Once you have set up multiple Spec files, you can run them as a batch using a batch file. I provide an example called run-tests.bat and also a generator (make-bat) to scan for Spec files to build this file automatically.

Sometimes you have a class that does something that does not return a result but you need to know if it did it's job. In this case, a Mock Class can set the static property: Tester::$result which will be visible to your test functions. This may not make sense right now, but when you come across this need, it is catered for!

You may have code modules in your project that are in different folders. In this case you test the code in one folder such as initially defined in the config.php file and then change the value of Tester::$classPath in the first test function of code that is in the new location.

Tests may be performed on procedural PHP code as well. Here the Class name parameter of the command line is the file name without it's extension e.g. if your code is in mycode.php then the command line is: php tester.php mycode and your test Spec file name is: mycodeSpec.php

Avoid using die or exit statements in your code since these will terminate the testing code execution. It's better to have say an Abort mechanism that populates an error object and returns false rather than true as a result for example.

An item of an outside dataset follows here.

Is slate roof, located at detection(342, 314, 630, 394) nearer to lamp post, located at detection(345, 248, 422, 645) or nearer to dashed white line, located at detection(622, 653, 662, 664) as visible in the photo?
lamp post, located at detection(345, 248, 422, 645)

You can add Mock Classes directly into the test spec files that stop the Class Autoloader from loading the shared version. This allows for tailoring of the Class to the specific needs of the particular tested Class. Also it may be easier to maintain rather than having shared Mock Classes for your situation.

You should install and use Kint Class to help with debugging as well. In fact we include it if available, and simulate the d and ddd functions if not.


In the code I use tokens for readable text displayed to the user, this is to facilitate Internationalization (support for other spoken languages). You may translate the text in the config.php file.


You may be wondering why there is only one comparison function and not a whole suite of conversion and comparison functions built in. Well that is because these extras are very easy to implement by yourself in your test functions and saves having to learn them and keep referring to documentation. We are keeping things as simple as possible here so that no training course is needed.

You may have noticed that I coded another PHP Testing Framework which was aimed at outputting Javascript to feed into a Jasmine Test Runner. This is cool, but I now think that this new one is so easy and quick to use that it's better to separate your Javascript and PHP testing. You could easily run both in tandem from your build tool. Also, the new test Spec format is simpler I think.

Hopefully this will work on all platforms since it uses PHP and PHP_EOL for the console output line endings.

Well I hope that you have fun trying out this PHP Testing Framework and please mention it to colleagues and post about it on social media!